**Task to carry out:** Print exactly the lines below between the line holding "N70 wandelroute Nijmegen" and the line holding "White on blue 25 Apr 20", inclusive, and nothing more.

**Input:**
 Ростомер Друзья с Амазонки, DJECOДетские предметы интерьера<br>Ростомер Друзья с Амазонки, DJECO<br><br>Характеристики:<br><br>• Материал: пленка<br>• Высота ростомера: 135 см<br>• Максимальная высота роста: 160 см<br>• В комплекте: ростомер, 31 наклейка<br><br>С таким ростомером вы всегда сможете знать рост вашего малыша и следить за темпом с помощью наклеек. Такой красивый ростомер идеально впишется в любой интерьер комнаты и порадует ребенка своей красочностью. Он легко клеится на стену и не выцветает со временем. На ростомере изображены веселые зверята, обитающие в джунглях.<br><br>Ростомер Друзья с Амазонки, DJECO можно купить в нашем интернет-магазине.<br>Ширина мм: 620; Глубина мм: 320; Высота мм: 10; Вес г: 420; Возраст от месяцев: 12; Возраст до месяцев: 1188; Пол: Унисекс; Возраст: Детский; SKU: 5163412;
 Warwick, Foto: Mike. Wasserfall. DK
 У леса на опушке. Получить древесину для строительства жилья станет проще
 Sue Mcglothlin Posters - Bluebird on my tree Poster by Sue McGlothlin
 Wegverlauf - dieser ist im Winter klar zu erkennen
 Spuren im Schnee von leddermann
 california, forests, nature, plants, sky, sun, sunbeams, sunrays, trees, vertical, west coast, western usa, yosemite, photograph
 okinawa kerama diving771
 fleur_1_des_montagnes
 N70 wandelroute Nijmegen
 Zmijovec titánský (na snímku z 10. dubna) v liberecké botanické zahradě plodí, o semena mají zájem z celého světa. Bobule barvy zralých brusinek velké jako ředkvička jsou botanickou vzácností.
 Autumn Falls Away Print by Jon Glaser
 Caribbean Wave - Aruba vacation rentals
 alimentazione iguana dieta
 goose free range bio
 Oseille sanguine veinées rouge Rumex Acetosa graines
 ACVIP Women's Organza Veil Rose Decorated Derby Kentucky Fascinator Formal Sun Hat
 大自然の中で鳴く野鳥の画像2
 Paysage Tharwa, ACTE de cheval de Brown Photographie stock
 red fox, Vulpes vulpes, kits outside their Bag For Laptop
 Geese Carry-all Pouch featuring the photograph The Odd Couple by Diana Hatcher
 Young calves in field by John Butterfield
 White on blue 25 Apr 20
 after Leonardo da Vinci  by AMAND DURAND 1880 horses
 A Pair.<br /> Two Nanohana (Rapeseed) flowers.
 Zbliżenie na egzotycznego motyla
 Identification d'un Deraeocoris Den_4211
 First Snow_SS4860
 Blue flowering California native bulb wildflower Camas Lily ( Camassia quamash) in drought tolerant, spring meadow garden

**Task output:**
 N70 wandelroute Nijmegen
 Zmijovec titánský (na snímku z 10. dubna) v liberecké botanické zahradě plodí, o semena mají zájem z celého světa. Bobule barvy zralých brusinek velké jako ředkvička jsou botanickou vzácností.
 Autumn Falls Away Print by Jon Glaser
 Caribbean Wave - Aruba vacation rentals
 alimentazione iguana dieta
 goose free range bio
 Oseille sanguine veinées rouge Rumex Acetosa graines
 ACVIP Women's Organza Veil Rose Decorated Derby Kentucky Fascinator Formal Sun Hat
 大自然の中で鳴く野鳥の画像2
 Paysage Tharwa, ACTE de cheval de Brown Photographie stock
 red fox, Vulpes vulpes, kits outside their Bag For Laptop
 Geese Carry-all Pouch featuring the photograph The Odd Couple by Diana Hatcher
 Young calves in field by John Butterfield
 White on blue 25 Apr 20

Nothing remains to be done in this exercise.